5. How do you diagnose and fix a slow query in PostgreSQL?
Show answer
Diagnostic steps:1. Enable slow query logging: set log_min_duration_statement (e.g., 500ms)
2. Use EXPLAIN ANALYZE to see the actual execution plan
3. Look for sequential scans on large tables, nested loops, inaccurate row estimates
4. Check pg_stat_statements for aggregate query performance
Common fixes:
* Add missing indexes (check pg_stat_user_tables for seq_scan counts)
* Rewrite queries to avoid unnecessary joins or subqueries
* Run ANALYZE to update planner statistics
* Tune work_mem, shared_buffers, effective_cache_size
* Consider partitioning for very large tables
Remember: database fundamentals (ACID, indexing, normalization, query optimization) transfer across all database systems. Master the concepts, then learn vendor-specific syntax.
6. Describe a high-availability PostgreSQL setup and its failure modes.
Show answer
Typical HA setup:* Primary + synchronous standby (or Patroni-managed cluster)
* Connection pooler (PgBouncer) in front
* Automated failover via Patroni, repmgr, or cloud-managed (RDS Multi-AZ)
Failure modes:
* Primary crash: standby promoted, clients reconnect (brief downtime)
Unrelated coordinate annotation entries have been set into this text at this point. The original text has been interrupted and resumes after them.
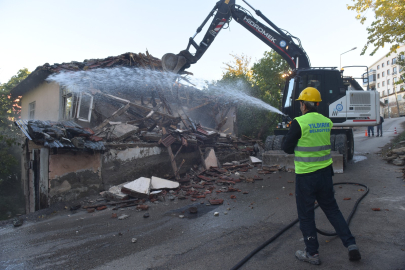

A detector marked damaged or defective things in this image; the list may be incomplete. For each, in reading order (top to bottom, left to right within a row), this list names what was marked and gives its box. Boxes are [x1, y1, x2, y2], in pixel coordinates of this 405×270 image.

broken window [60, 87, 92, 122]
broken concrete slab [121, 177, 152, 198]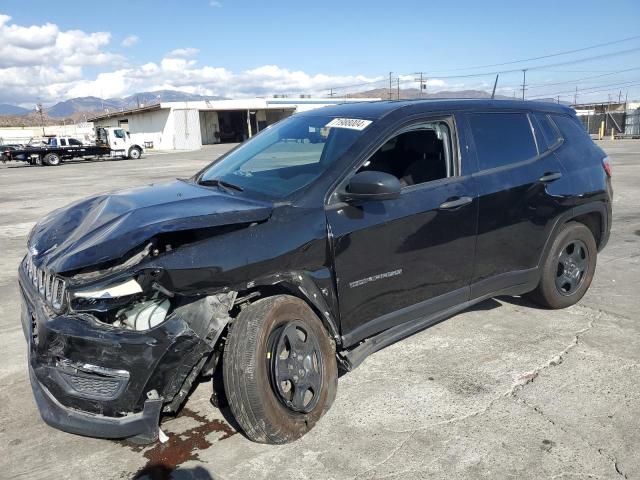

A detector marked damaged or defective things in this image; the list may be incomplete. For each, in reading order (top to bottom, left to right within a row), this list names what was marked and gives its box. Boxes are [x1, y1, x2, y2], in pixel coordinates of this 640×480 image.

crumpled hood [29, 179, 272, 274]
broken headlight housing [70, 268, 172, 332]
damaged front bumper [17, 262, 232, 442]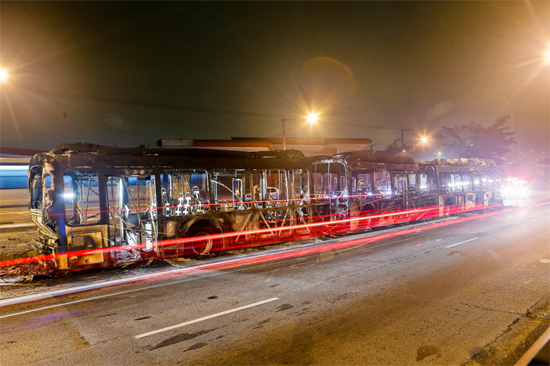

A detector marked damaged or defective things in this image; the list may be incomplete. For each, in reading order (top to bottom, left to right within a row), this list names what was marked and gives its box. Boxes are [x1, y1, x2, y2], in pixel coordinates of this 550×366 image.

burned bus [28, 144, 312, 270]
charred bus frame [29, 143, 314, 268]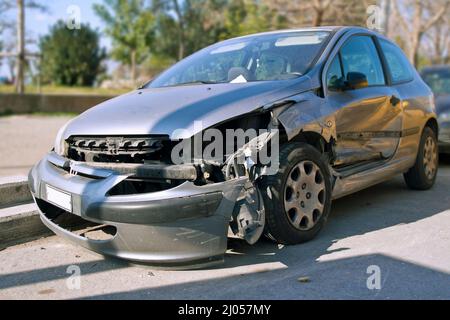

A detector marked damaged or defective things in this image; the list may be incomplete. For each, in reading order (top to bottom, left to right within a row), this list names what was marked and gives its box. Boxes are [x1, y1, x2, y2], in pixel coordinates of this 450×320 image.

dented hood [62, 77, 310, 140]
damaged gray car [29, 26, 438, 268]
crumpled front bumper [29, 152, 246, 268]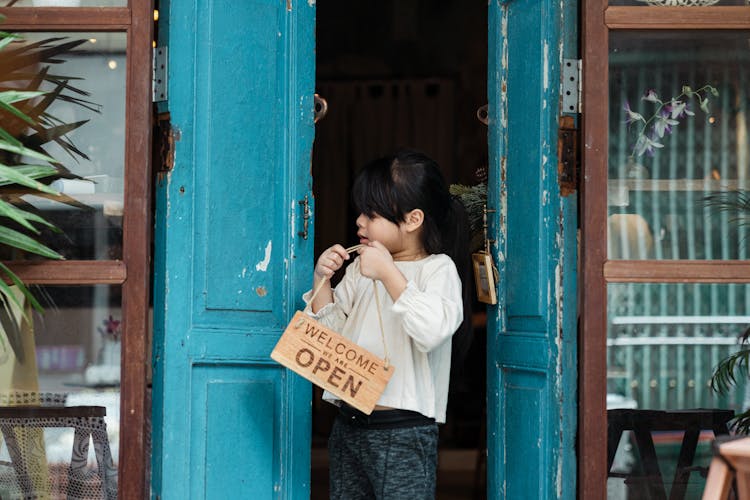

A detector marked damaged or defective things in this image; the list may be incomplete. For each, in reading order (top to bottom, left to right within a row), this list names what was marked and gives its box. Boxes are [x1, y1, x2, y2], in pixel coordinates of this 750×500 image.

* Network partition: split-brain risk if fencing misconfigured, use quorum/witness
* Replica lag: synchronous replication prevents data loss but adds latency
* Connection pooler failure: run multiple instances behind a VIP or DNS
* Storage failure: RAID or cloud volume replication protects against single-disk failure
Remember: database fundamentals (ACID, indexing, normalization, query optimization) transfer across all database systems. Master the concepts, then learn vendor-specific syntax.
7. Explain transaction isolation levels and when each is appropriate.
Show answer
SQL standard defines four levels (weakest to strongest):* Read Uncommitted: can see uncommitted changes (dirty reads). Rarely used.
* Read Committed: only sees committed data. Default in PostgreSQL. Good for most OLTP.
* Repeatable Read: snapshot at transaction start. Default in MySQL InnoDB. Good for reporting.
* Serializable: transactions behave as if sequential. Highest overhead. Use for financial calculations or inventory where correctness is critical.
Higher isolation = more locking/overhead = lower throughput.
Remember: transaction isolation levels (low to high): Read Uncommitted, Read Committed, Repeatable Read, Serializable. Higher isolation = fewer anomalies but more locking/overhead.